● **Task details**
Transcribe the following entries word for word; no picture is to appear in the copy.

++++ Supplied records

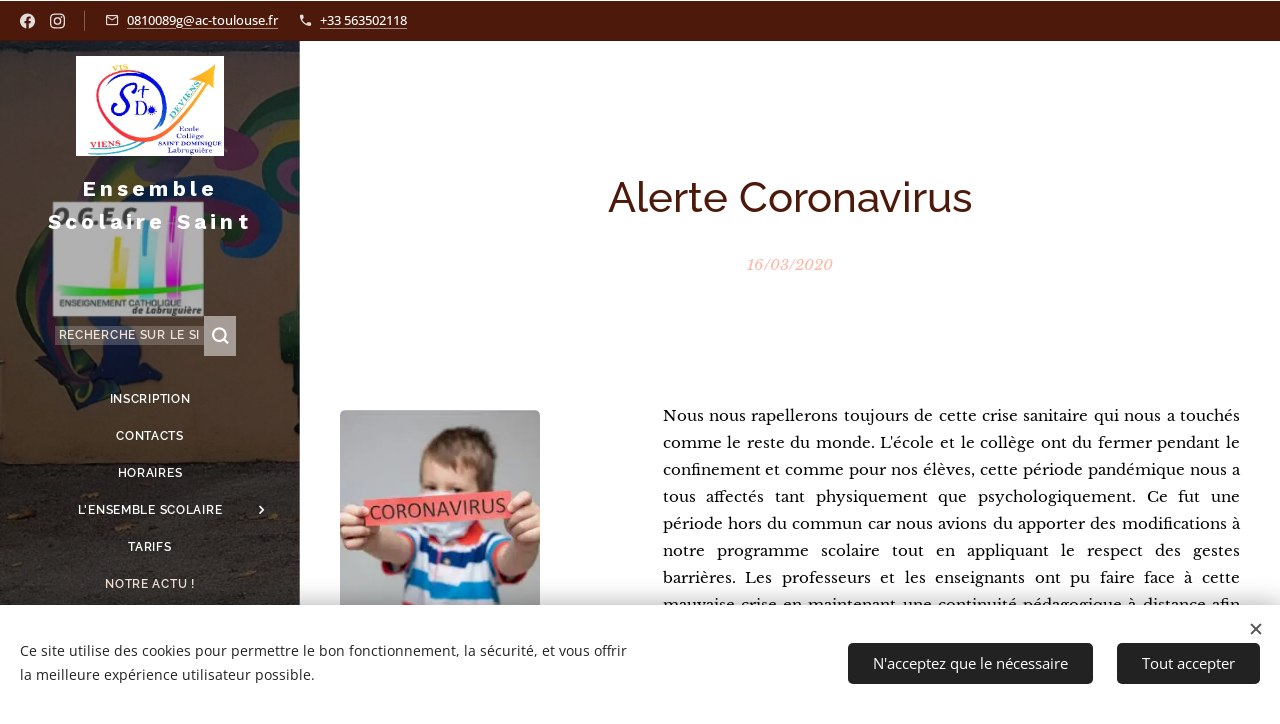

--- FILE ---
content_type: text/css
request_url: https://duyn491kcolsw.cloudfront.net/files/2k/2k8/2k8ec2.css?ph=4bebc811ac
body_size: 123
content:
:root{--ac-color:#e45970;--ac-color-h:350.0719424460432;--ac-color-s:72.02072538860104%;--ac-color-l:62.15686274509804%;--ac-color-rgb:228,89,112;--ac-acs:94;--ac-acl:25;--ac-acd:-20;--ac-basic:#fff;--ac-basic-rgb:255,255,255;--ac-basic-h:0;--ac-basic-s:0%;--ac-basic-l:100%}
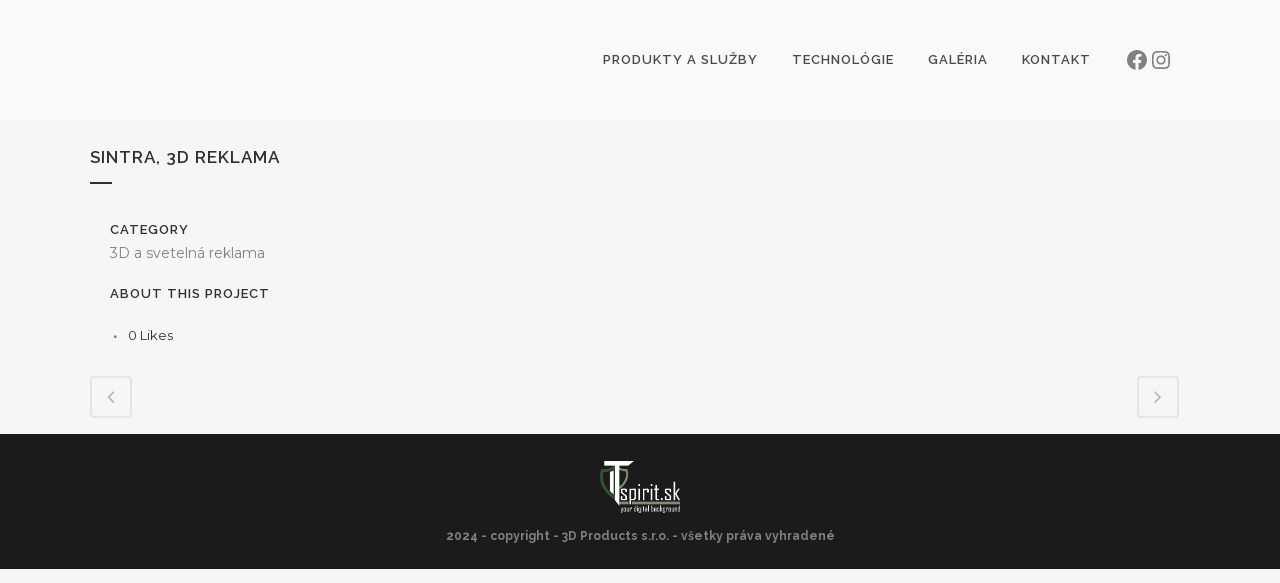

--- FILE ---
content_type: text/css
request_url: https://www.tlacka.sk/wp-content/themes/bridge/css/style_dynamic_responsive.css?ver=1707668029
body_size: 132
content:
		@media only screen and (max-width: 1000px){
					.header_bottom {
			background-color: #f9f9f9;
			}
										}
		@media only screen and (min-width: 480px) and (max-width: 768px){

++++++++

● **Response to this task**
--- FILE ---
content_type: text/css
request_url: https://duyn491kcolsw.cloudfront.net/files/2k/2k8/2k8ec2.css?ph=4bebc811ac
body_size: 123
content:
:root{--ac-color:#e45970;--ac-color-h:350.0719424460432;--ac-color-s:72.02072538860104%;--ac-color-l:62.15686274509804%;--ac-color-rgb:228,89,112;--ac-acs:94;--ac-acl:25;--ac-acd:-20;--ac-basic:#fff;--ac-basic-rgb:255,255,255;--ac-basic-h:0;--ac-basic-s:0%;--ac-basic-l:100%}

--- FILE ---
content_type: text/css
request_url: https://www.tlacka.sk/wp-content/themes/bridge/css/style_dynamic_responsive.css?ver=1707668029
body_size: 132
content:
		@media only screen and (max-width: 1000px){
					.header_bottom {
			background-color: #f9f9f9;
			}
										}
		@media only screen and (min-width: 480px) and (max-width: 768px){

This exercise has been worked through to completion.